“Make me God for a day,” a conservative friend e-mailed me recently, “and I will fix the real problems which manifest themselves almost exclusively in the inner cities where we have kids, largely black, graduating high school who cannot read above the third-grade level. First step: Get rid of the teachers' unions. Second, welcome into the inner-city charter schools, vouchers, and parochial/other private schools and watch the positive results that happen, as they have where they have been allowed. But most of the Demo Party opposes ALL of this. WHY?? Because it is in bed with the teachers' unions.”
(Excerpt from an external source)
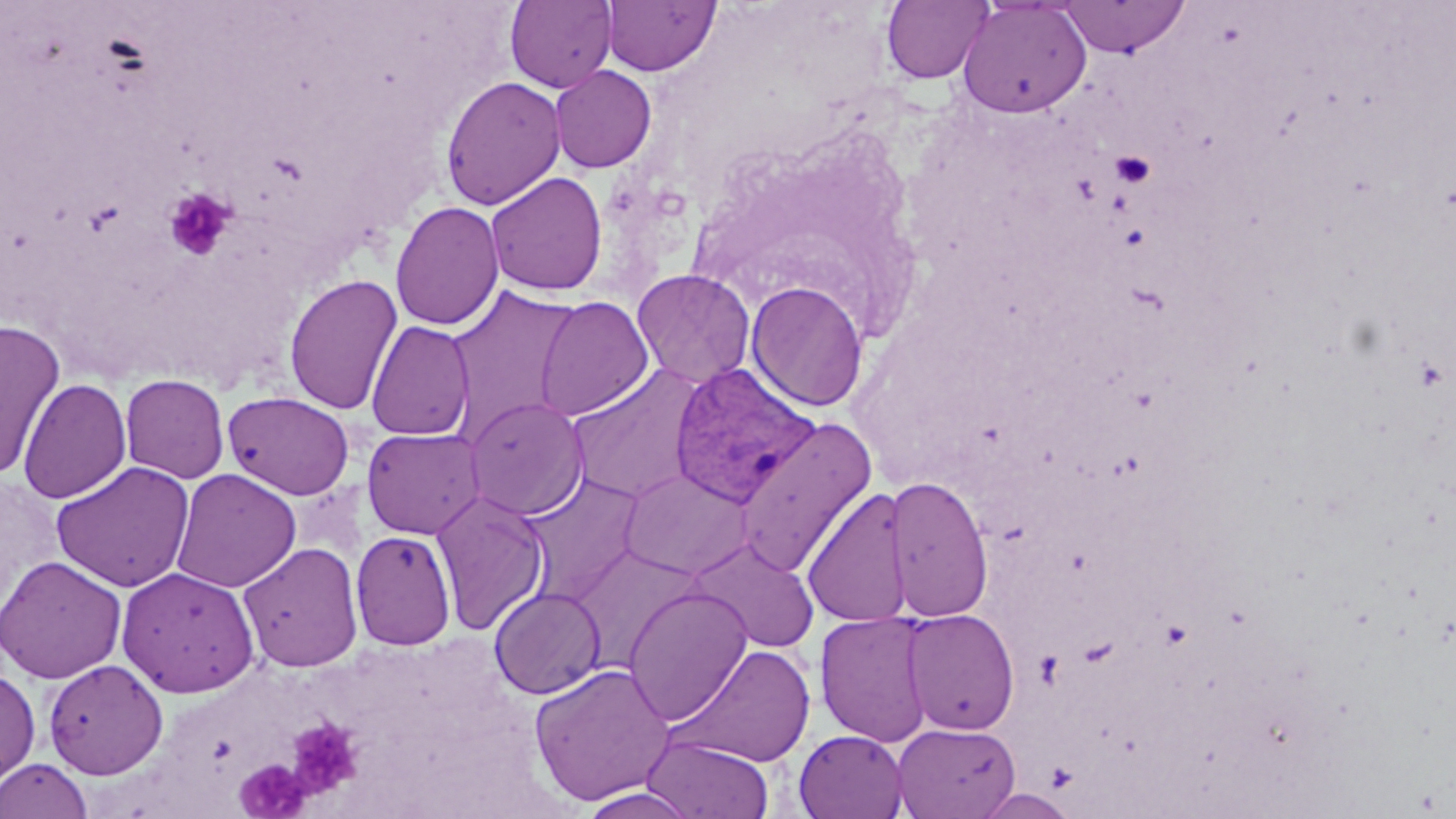

Approximate bounding boxes as named x1/y1/x2/y2 corners in pixels.
Plasmodium vivax-infected red blood cells: (x1=669, y1=362, x2=821, y2=508).
No Plasmodium falciparum, Plasmodium ovale, Plasmodium malariae, Babesia divergens, or Trypanosoma brucei observed.

Uninfected red blood cell locations: (x1=505, y1=0, x2=616, y2=92), (x1=602, y1=0, x2=720, y2=76), (x1=881, y1=0, x2=992, y2=84), (x1=958, y1=0, x2=1092, y2=118), (x1=1059, y1=0, x2=1190, y2=58), (x1=550, y1=65, x2=657, y2=173), (x1=440, y1=75, x2=566, y2=210), (x1=485, y1=171, x2=608, y2=296), (x1=390, y1=200, x2=504, y2=331), (x1=631, y1=269, x2=756, y2=389), (x1=284, y1=272, x2=403, y2=416), (x1=745, y1=280, x2=869, y2=412), (x1=444, y1=284, x2=581, y2=433), (x1=534, y1=296, x2=654, y2=421), (x1=0, y1=319, x2=66, y2=479), (x1=366, y1=320, x2=475, y2=441), (x1=566, y1=363, x2=706, y2=505), (x1=119, y1=373, x2=230, y2=484), (x1=17, y1=378, x2=131, y2=504), (x1=222, y1=390, x2=355, y2=499), (x1=463, y1=396, x2=589, y2=519), (x1=733, y1=416, x2=877, y2=578), (x1=362, y1=427, x2=486, y2=540), (x1=50, y1=461, x2=196, y2=592), (x1=171, y1=468, x2=301, y2=592), (x1=618, y1=469, x2=755, y2=580), (x1=519, y1=473, x2=645, y2=604), (x1=887, y1=475, x2=993, y2=621), (x1=802, y1=486, x2=912, y2=628), (x1=431, y1=490, x2=550, y2=637), (x1=350, y1=529, x2=456, y2=651), (x1=687, y1=536, x2=820, y2=653), (x1=239, y1=542, x2=363, y2=673), (x1=567, y1=546, x2=706, y2=671), (x1=0, y1=554, x2=127, y2=684), (x1=116, y1=566, x2=260, y2=697), (x1=489, y1=586, x2=606, y2=699), (x1=623, y1=586, x2=754, y2=726), (x1=901, y1=608, x2=1020, y2=735), (x1=815, y1=612, x2=936, y2=746), (x1=670, y1=644, x2=816, y2=766), (x1=42, y1=659, x2=168, y2=779), (x1=529, y1=663, x2=675, y2=805), (x1=0, y1=664, x2=40, y2=790), (x1=893, y1=722, x2=1020, y2=819), (x1=793, y1=729, x2=908, y2=818), (x1=642, y1=735, x2=775, y2=819), (x1=1, y1=758, x2=93, y2=819), (x1=577, y1=788, x2=702, y2=819), (x1=975, y1=789, x2=1080, y2=818). Platelet locations: (x1=1110, y1=150, x2=1156, y2=187), (x1=163, y1=186, x2=236, y2=262), (x1=285, y1=717, x2=364, y2=800), (x1=236, y1=759, x2=309, y2=817). Slide-level diagnosis: Plasmodium vivax. Image is 1456×819 pixels. May-Grünwald-Giemsa-stained preparation. Thin blood smear. Single field of view. Captured at 1000x magnification. Light microscopy.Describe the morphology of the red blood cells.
My friend is hardly alone these days. “As a father,” says the would-be Republican presidential candidate Ron DeSantis, “I’m having to watch the radical Left shove a political agenda down parents' and kids' throats at every turn. They’re having to face lies that men can get pregnant and that we should embrace feelings of hate and guilt instead of pride in our country.” Moms For Liberty, an organization founded two years ago, is working to ban certain books in schools, curtail school discussions about race and LGBTQ issues, fight school Covid safety measures, and elect conservatives to local school boards.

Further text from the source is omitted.